Already before COVID-19 many apparel retailers began to close stores, following industry-wide trends where more than 16,000 stores were closed in the UK last year, according to Centre for Retail Research. Now with lockdowns, social distancing and economic disarray, consumer behaviour is changing even more swiftly to embrace new delivery models. Recent numbers from Wunderman Thompson Commerce state that 65 percent of consumers plan to use more digital shopping channels going forward.

And while last mile surveys show some retailers are following suit, with buy online/pick up in-store (BOPIS) adoption increasing, the apparel industry has been slow to adapt to these changing consumer preferences. Possibly due to many being uncertain about where to being their store transformation. While grocery retailers often have an existing electronic shelf label (ESL) system in their stores, the very nature of apparel stores, with price tags on individual items on hangers, have given them a different starting point for moving into Click & Collect.

But there are compelling reasons for apparel retailers to do so despite obstacles, and to do it swiftly.
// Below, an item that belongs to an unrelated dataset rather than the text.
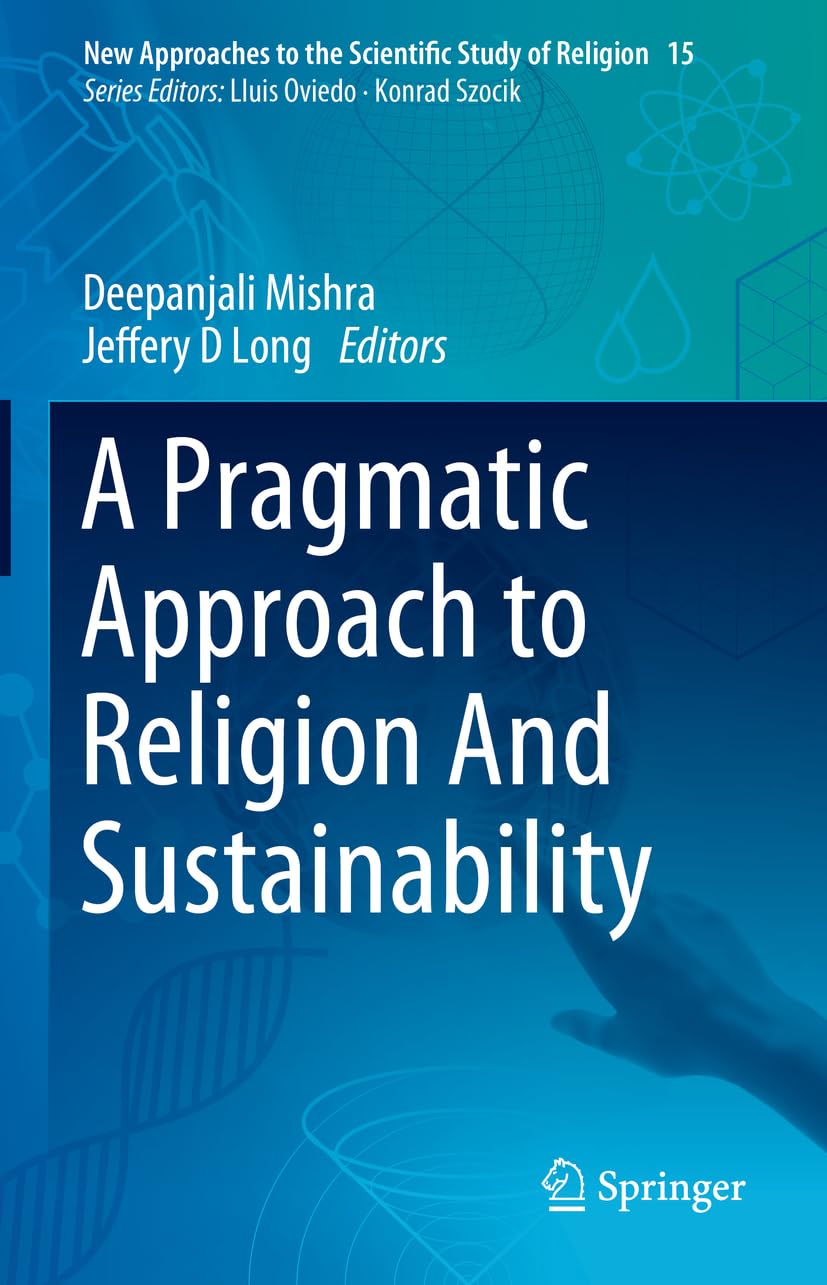 A Pragmatic Approach to Religion And Sustainability (New Approaches to the Scientific Study of Religion, 15, Band 15)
Many apparel retailers have stores in prime locations in cities across the globe, and for many of them, long leases now hamper their alternatives. By transforming their existing stores into so-called dark stores, they could operate Click & Collect centers for their own as well as for a variety of other businesses.

As we mentioned apparel stores face specific challenges in doing this transformation. Most lack the electronic shelf labels that are the starting point of an effective dark store with Click & Collect infrastructure. So the first step for most apparel retailers will be to transform their existing store shelf structure, adding electronic shelf labels with flash functionality to shelves and hanger stands.

The next step is adopting the shelf label software to manage Click & Collect rather than replenishment, as you in simple terms do a reverse replenishment when you do Click & Collect. You also need to add barcode scanners and possibly trolleys for enabling the Click & Collect process. Some of the store routines need to be upgraded, with swifter replenishment and restocking frequency, as well as retraining the existing workforce to do effective order picking.

But it will likely be worth the effort. The apparel industry has some fantastic locations around the globe, many of them now closed or empty. Click & Collect offers an opportunity for the apparel industry to adapt to changing consumer preferences and create a delivery model that is in line with demand. Experiences from other parts of the retail industry show that this need not be particularly challenging and can be very rewarding, possibly leading to a revival of the role of flagship apparel stores.